The open-source Python package (StructureMap, https://github.com/MannLabs/structuremap) was used for integrating information (pPSE values, intrinsically-disordered region and secondary structure annotations) from predicted protein structures deposited in the AlphaFold database with proteomics data. The pPSEs for side-chain exposure estimation were calculated using a distance threshold of 12 Å and an angle of 70°. Amino acids with a pPSE ≤ 5 were considered to have a high exposure.

pKa prediction from PDB Files

pKa values for lysine residues were predicted using the open-source PROPKA3 package⁷² to assess local chemical environments in protein structures. The CIF files of predicted protein structures from the AlphaFold database were converted to PDB format using PDBFixer (https://github.com/openmm/pdbfixer). PROPKA3 was then run on the PDB files to calculate the pKa values of lysine residues. The resulting.pka files were processed using a custom Python script to extract lysine pKa values, residue number and chain ID.
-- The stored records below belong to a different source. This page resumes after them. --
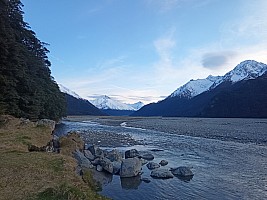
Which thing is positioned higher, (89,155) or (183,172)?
(89,155)

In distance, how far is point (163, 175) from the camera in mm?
23609

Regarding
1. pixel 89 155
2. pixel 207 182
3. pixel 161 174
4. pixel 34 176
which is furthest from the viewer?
pixel 89 155

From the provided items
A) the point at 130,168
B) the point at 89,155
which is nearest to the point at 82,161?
the point at 89,155

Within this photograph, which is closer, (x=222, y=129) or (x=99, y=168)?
(x=99, y=168)

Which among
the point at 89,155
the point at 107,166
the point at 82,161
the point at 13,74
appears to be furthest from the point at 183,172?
the point at 13,74

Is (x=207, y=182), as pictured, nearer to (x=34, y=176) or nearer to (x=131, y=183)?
(x=131, y=183)

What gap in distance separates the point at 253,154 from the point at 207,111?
166793mm

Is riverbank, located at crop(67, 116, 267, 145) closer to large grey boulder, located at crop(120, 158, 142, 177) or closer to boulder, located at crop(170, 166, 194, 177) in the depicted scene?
boulder, located at crop(170, 166, 194, 177)

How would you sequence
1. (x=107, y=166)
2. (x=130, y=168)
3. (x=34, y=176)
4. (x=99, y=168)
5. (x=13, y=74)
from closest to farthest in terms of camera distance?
(x=34, y=176) → (x=130, y=168) → (x=107, y=166) → (x=99, y=168) → (x=13, y=74)

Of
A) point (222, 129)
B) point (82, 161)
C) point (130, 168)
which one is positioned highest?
point (222, 129)

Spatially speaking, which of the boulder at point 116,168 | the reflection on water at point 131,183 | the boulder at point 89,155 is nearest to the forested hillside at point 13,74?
the boulder at point 89,155

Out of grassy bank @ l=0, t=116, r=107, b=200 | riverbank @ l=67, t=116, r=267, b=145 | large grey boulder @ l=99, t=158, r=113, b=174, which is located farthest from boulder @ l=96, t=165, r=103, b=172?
riverbank @ l=67, t=116, r=267, b=145

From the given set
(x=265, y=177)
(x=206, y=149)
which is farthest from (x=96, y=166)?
(x=206, y=149)

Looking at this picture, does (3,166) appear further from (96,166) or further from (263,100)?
(263,100)
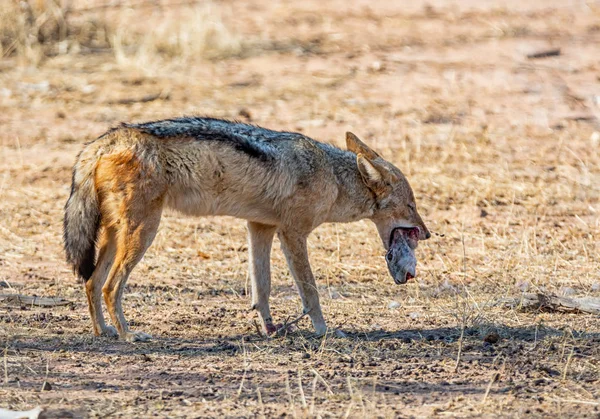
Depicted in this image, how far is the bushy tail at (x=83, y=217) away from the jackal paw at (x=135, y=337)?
0.49 metres

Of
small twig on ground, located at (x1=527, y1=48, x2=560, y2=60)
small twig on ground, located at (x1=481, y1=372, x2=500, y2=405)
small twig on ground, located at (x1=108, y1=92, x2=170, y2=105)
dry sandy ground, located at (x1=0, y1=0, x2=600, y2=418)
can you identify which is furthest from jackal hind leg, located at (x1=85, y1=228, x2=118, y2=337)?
small twig on ground, located at (x1=527, y1=48, x2=560, y2=60)

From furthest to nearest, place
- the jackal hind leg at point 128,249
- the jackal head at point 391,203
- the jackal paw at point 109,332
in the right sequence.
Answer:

Electrostatic potential calculation using APBS

Electrostatic potentials for lysine residues were calculated using APBS⁷³. PDB files were converted to PQR format with pdb2pqr using the AMBER force field and a pH of 7.0. Custom APBS input files were generated with the following parameters: Grid dimensions: 97 × 97 × 97 (for better resolution); Grid lengths: 150 Å in each direction; Dielectric constants: 2.0 for the solute (protein) and 78.0 for the solvent (water); Solvent radius (srad): 1.4 Å; Temperature: 298.15 K. The input files were configured to calculate the electrostatic potential using the linear Poisson-Boltzmann equation (LPBE) and the Smoothed Molecular Surface model (srfm). APBS was then run on the generated PQR files to produce.dx files containing electrostatic potential values.

Reporting summary

Further information on research design is available in the Nature Portfolio Reporting Summary linked to this article.

Author contributions

W.L., A.K., Y.D., S.M. and B.D. conceived the project and designed the experiments. W.L. and A.K. carried out the synthesis and protein conjugation. W.L. and Y.D. performed the proteomics experiments and mass spectrometry analyses. W.L. performed the bioinformatics analysis. All authors contributed to data interpretation. W.L. and B.D. wrote the manuscript with input from all authors.

Peer review

Peer review information

Nature Communications thanks the anonymous reviewer(s) for their contribution to the peer review of this work. A peer review file is available.

Data availability

The mass spectrometry data for proteomics and modification site identification generated in this study have been deposited in the ProteomeXchange Consortium through the PRIDE⁷⁴ partner repository, with the dataset identifier PXD056955 and PXD056949. Source data are provided with this paper. Any further data supporting the findings of this study are available from the corresponding author upon request. Source data are provided with this paper.

Code availability

Dataset output from Fragpipe was further analysed with custom Python and R scripts, available on Zenodo at 10.5281/zenodo.13956916.

Competing interests

The authors declare no competing interests.

Supplementary information

The online version contains supplementary material available at 10.1038/s41467-025-60527-5.